> INSTRUCTIONS TO FOLLOW:
Return every line below that contains the word "physical".
── RECORDS FOR THIS TASK ──
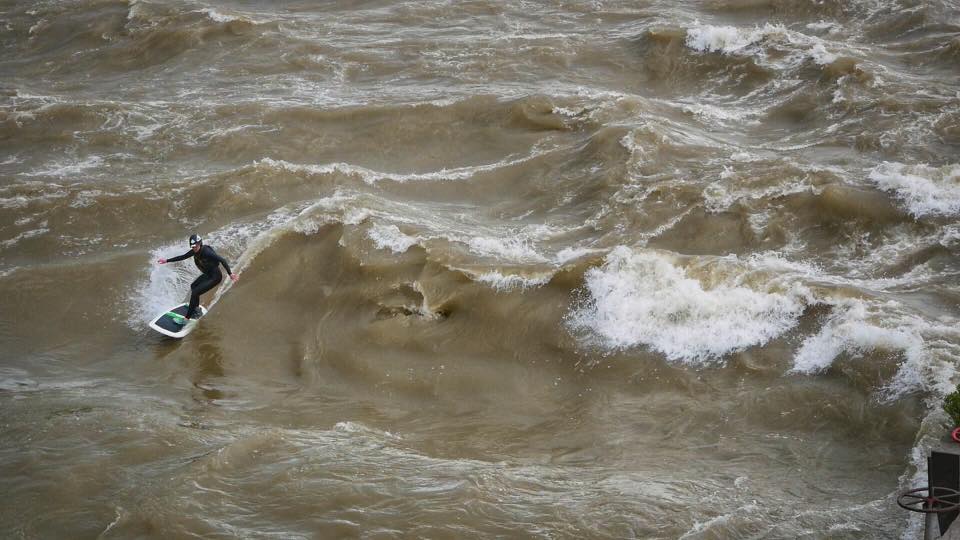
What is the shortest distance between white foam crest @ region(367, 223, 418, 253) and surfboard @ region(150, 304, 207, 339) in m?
2.66

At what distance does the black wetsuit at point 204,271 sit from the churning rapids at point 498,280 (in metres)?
0.44

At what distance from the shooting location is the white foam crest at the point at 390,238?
46.1ft

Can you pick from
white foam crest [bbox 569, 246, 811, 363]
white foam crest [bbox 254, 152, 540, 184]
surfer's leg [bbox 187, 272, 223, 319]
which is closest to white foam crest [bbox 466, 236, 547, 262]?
white foam crest [bbox 569, 246, 811, 363]

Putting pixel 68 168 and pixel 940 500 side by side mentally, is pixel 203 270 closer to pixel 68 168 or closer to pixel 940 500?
pixel 68 168

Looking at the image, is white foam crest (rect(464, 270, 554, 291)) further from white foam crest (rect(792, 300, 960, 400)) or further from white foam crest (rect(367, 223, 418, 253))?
white foam crest (rect(792, 300, 960, 400))

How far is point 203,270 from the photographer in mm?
13570

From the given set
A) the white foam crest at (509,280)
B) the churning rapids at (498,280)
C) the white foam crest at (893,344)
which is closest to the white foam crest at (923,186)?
the churning rapids at (498,280)

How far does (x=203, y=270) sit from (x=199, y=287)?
28 centimetres

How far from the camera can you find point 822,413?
10.4 meters

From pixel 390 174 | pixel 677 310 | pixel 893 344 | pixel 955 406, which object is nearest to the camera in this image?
pixel 955 406

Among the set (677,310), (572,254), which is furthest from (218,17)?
(677,310)

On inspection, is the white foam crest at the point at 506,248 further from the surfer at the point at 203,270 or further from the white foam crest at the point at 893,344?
the white foam crest at the point at 893,344

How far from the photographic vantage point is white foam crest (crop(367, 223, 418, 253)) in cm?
1404

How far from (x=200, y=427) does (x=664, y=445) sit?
5143 millimetres
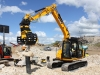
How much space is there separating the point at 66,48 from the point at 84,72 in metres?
3.05

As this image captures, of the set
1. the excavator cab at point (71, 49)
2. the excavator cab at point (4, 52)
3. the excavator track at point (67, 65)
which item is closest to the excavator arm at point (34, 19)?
the excavator cab at point (71, 49)

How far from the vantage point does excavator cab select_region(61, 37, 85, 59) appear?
17.6 meters

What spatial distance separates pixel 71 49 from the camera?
58.5ft

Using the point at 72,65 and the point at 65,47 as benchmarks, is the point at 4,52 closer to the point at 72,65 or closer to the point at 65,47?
the point at 65,47

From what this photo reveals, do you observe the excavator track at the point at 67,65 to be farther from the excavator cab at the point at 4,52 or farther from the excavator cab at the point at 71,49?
the excavator cab at the point at 4,52

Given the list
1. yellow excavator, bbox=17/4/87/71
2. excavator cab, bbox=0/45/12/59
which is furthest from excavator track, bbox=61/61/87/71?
excavator cab, bbox=0/45/12/59

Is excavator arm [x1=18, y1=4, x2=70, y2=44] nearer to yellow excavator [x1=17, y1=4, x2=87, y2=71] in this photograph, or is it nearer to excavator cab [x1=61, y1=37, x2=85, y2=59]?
yellow excavator [x1=17, y1=4, x2=87, y2=71]

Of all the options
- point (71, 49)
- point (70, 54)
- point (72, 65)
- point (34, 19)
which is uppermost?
point (34, 19)

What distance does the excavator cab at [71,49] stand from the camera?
17594 millimetres

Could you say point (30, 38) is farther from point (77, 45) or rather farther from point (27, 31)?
point (77, 45)

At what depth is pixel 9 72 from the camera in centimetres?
1549

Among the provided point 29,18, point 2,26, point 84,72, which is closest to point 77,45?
point 84,72

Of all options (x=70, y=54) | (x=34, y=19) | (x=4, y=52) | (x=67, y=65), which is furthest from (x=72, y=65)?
(x=4, y=52)

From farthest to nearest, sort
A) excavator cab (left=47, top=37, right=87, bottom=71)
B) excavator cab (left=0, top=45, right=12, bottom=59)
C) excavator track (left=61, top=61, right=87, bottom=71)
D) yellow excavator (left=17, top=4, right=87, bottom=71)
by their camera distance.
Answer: excavator cab (left=0, top=45, right=12, bottom=59) < excavator cab (left=47, top=37, right=87, bottom=71) < yellow excavator (left=17, top=4, right=87, bottom=71) < excavator track (left=61, top=61, right=87, bottom=71)
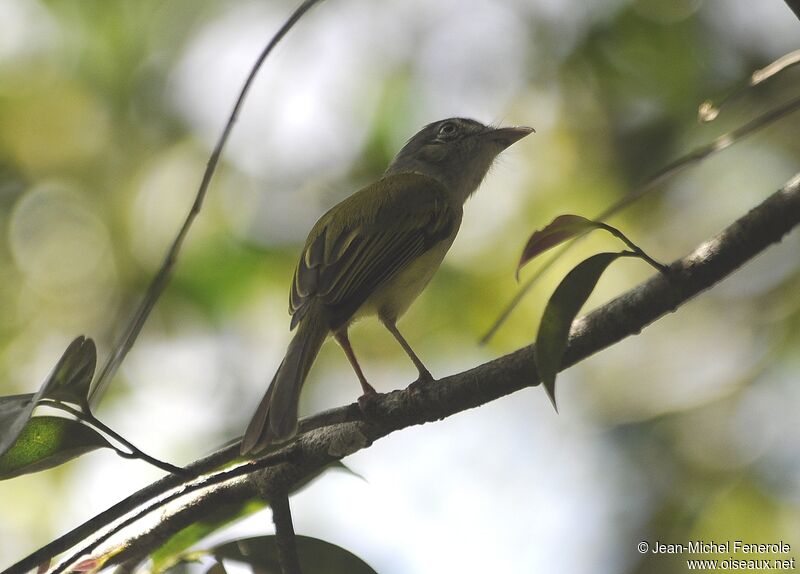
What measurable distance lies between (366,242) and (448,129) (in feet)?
6.39

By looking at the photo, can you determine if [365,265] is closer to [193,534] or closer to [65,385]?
[193,534]

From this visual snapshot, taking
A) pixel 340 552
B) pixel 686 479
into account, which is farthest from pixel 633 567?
pixel 340 552

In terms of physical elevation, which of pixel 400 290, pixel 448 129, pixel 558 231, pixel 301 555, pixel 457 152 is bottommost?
pixel 301 555

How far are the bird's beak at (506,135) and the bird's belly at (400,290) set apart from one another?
1.37m

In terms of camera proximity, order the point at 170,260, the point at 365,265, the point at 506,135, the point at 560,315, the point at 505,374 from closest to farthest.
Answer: the point at 560,315, the point at 505,374, the point at 170,260, the point at 365,265, the point at 506,135

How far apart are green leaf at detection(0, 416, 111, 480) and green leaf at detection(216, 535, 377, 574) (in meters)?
0.53

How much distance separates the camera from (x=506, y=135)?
5480 millimetres

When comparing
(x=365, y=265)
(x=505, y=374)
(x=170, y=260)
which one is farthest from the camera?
(x=365, y=265)

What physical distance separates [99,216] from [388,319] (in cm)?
297

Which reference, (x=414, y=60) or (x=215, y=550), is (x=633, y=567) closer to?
(x=215, y=550)

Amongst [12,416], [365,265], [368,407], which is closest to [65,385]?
[12,416]

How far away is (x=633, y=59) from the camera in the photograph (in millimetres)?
5980

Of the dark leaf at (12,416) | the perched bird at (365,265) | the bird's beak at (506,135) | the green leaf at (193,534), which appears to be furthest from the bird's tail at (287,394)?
the bird's beak at (506,135)

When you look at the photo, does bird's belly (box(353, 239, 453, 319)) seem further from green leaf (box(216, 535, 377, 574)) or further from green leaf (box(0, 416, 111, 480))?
green leaf (box(0, 416, 111, 480))
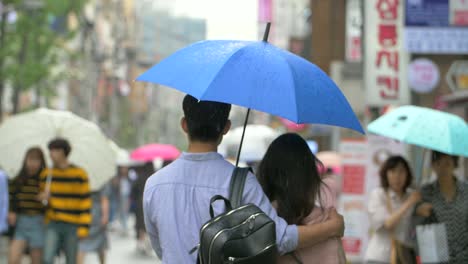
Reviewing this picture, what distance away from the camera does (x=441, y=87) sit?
18625 millimetres

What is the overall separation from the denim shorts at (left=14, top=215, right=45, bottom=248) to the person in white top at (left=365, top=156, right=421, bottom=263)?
13.7 ft

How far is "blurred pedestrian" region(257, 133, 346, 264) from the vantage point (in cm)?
461

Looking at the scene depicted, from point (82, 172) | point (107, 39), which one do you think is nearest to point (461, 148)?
point (82, 172)

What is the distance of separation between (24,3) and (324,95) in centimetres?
1951

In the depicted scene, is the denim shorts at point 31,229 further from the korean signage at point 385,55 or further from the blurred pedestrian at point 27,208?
the korean signage at point 385,55

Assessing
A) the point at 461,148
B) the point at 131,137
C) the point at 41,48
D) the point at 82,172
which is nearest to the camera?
the point at 461,148

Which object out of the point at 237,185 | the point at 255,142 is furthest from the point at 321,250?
the point at 255,142

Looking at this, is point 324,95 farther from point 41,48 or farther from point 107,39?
point 107,39

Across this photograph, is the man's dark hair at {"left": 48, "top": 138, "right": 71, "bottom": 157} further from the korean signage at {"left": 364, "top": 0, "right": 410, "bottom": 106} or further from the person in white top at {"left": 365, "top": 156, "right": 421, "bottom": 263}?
the korean signage at {"left": 364, "top": 0, "right": 410, "bottom": 106}

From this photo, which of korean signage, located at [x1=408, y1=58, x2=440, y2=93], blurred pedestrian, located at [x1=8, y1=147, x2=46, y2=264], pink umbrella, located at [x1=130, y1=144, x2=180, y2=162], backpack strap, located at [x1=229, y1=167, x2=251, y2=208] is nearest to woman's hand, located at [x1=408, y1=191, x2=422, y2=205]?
backpack strap, located at [x1=229, y1=167, x2=251, y2=208]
───
> RESPONSE BELOW:
In terms of physical elevation, which of pixel 400 290, pixel 448 129, pixel 558 231, pixel 301 555, pixel 457 152 is bottommost?
What physical distance separates [99,216] from [388,319] (in cm)?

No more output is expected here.